**Requirements**
a - How long does the panna cotta recipe say to soak the saffron in hot milk?
b - Please carry on the panna cotta recipe, starting with the step after its final one.

---- Selected extract

ROSE,SAFFRON AND PANDAN PANNA COTTA 
Serves 4

400 ml(2 cups) fresh cream 
200 ml (1cup) milk 
2-3 tbsp sugar, honey or any natural sweetener
2 tbsp rose syrup ( I used Dabur brand)
6-7 strands of saffron
2 tbsp hot milk
3 tbsp agar agar flakes (or 3 tsp agar agar powder)
1-2 drops of pandan essence (I used koepoe koepoe brand)

Hot water

For topping:
a few strands of saffron
1 tbsp pistachio slivers
a few edible rose petals

  1. Soak the saffron in hot milk for 20-30 minutes.
  2. Add 1 cup milk and cream into a pan.
  3. Place the pan over medium heat.
  4. Mix the cream and milk mixture till it becomes hot.
  5. Add the agar agar flakes and keep on stirring till the flakes dissolve.
  6. Add sugar or honey and stir well.Take the mixture off the heat.
  7. Divide it into 3 parts. Put the mixture in heat proof containers or jugs.
  8. To one part add the saffron milk and mix well.
  9. To the second part add the rose syrup and mix well.
  10. To the third part add the pandan essence and mix well.
  11. Take 4 small glasses or bowls.
  12. Fill all glasses ⅓ of the way with one colour pan cotta mixture or use different colors.
  13. Put the glasses in the freezer for about 15 minutes for the 1st layer to set.

--------
---- Information supplied

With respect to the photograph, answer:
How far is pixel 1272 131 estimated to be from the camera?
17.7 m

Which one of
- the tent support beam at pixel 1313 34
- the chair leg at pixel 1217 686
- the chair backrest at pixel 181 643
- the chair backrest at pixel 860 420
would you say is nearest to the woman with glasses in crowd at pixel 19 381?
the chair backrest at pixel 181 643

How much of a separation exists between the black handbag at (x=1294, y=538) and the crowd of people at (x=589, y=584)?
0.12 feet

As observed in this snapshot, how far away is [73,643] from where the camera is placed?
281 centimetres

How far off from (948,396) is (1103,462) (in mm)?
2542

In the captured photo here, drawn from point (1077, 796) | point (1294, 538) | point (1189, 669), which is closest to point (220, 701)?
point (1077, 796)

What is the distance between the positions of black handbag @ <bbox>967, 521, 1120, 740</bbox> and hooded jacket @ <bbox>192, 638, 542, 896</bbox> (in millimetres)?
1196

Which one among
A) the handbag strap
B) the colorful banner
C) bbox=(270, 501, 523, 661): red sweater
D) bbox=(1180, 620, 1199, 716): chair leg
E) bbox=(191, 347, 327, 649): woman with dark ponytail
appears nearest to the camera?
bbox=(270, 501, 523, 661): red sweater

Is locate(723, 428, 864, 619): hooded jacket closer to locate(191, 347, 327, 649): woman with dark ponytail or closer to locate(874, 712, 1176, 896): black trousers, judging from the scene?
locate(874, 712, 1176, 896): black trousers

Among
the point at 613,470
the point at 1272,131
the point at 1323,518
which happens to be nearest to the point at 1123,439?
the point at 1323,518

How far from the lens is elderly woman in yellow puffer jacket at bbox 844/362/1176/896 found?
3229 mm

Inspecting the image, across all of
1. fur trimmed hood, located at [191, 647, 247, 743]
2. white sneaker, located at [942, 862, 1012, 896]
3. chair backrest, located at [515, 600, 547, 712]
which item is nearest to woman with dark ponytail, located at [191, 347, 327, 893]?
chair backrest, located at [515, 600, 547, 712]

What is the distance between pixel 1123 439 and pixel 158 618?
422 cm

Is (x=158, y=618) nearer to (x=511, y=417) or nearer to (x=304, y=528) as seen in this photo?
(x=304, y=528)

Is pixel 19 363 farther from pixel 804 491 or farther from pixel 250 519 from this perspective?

--------

**Task-by-task answers**
a - 20-30 minutes.

b -
  14. In the meantime keep the remaining liquids warm by placing the containers in a hot bath. (I used a tray filled with hot water)
  15. Remove the glasses from the freezer. Add the second layer. Pour the mixture over an inverted spoon so that it does not break the first layer. 
  16. Return the glasses in the freezer for 15 minutes.
  17. Place the remaining mixture with its containers in the hot bath. Heat the water again if it has become cold.
  18. Add the final layer and let the panna cotta set in the fridge. 
  19. Before serving sprinkle some pistachios, saffron and rose petals on the top.
Tips:
  • My saffron layer did not come out deep yellow as I did not add any artificial coloring. You may add egg yolk colour if you want.
  • Use rose syrup of your choice.
  • If you want to use gelatin then use 3 tsp. Soak it in cold water for 10 minutes before adding to the hot cream and milk mixture.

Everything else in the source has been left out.